## How to complete this task
Up to and including the line with "common name: rat", restate the records below word for word, beginning with their first line.

## Given information
☆ ☆ ☆ ☆ ☆

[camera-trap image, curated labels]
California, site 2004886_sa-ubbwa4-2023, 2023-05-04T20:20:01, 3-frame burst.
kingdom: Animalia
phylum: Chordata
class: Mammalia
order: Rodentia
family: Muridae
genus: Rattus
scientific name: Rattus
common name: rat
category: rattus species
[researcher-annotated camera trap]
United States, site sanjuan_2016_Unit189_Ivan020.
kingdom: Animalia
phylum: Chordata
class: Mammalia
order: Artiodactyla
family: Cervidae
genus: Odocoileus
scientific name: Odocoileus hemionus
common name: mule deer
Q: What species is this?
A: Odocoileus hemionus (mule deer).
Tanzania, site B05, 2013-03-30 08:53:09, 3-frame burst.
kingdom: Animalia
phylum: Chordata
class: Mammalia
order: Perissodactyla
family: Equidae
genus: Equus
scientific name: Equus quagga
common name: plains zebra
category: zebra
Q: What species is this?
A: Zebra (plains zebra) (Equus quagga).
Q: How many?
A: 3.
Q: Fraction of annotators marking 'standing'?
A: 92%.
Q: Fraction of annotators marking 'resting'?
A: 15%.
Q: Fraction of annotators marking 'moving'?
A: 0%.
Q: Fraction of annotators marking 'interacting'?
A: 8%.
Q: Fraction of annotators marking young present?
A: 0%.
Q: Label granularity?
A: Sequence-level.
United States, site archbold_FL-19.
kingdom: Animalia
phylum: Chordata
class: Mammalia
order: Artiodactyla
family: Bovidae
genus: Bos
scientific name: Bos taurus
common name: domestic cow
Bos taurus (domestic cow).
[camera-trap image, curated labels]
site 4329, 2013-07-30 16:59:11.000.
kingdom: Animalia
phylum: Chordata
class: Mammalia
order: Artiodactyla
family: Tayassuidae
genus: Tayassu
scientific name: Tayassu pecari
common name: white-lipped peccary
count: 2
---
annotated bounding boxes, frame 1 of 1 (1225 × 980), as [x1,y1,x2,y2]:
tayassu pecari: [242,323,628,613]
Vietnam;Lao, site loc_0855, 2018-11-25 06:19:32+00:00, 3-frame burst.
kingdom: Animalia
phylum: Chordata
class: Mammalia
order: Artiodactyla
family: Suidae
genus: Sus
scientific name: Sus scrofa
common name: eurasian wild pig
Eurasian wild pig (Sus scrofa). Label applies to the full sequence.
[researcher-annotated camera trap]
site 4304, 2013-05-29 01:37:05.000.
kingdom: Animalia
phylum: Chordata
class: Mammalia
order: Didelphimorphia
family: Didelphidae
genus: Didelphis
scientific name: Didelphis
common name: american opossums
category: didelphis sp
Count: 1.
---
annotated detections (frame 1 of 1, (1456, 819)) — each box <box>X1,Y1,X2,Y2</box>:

☆ ☆ ☆ ☆ ☆

## Result below
[camera-trap image, curated labels]
California, site 2004886_sa-ubbwa4-2023, 2023-05-04T20:20:01, 3-frame burst.
kingdom: Animalia
phylum: Chordata
class: Mammalia
order: Rodentia
family: Muridae
genus: Rattus
scientific name: Rattus
common name: rat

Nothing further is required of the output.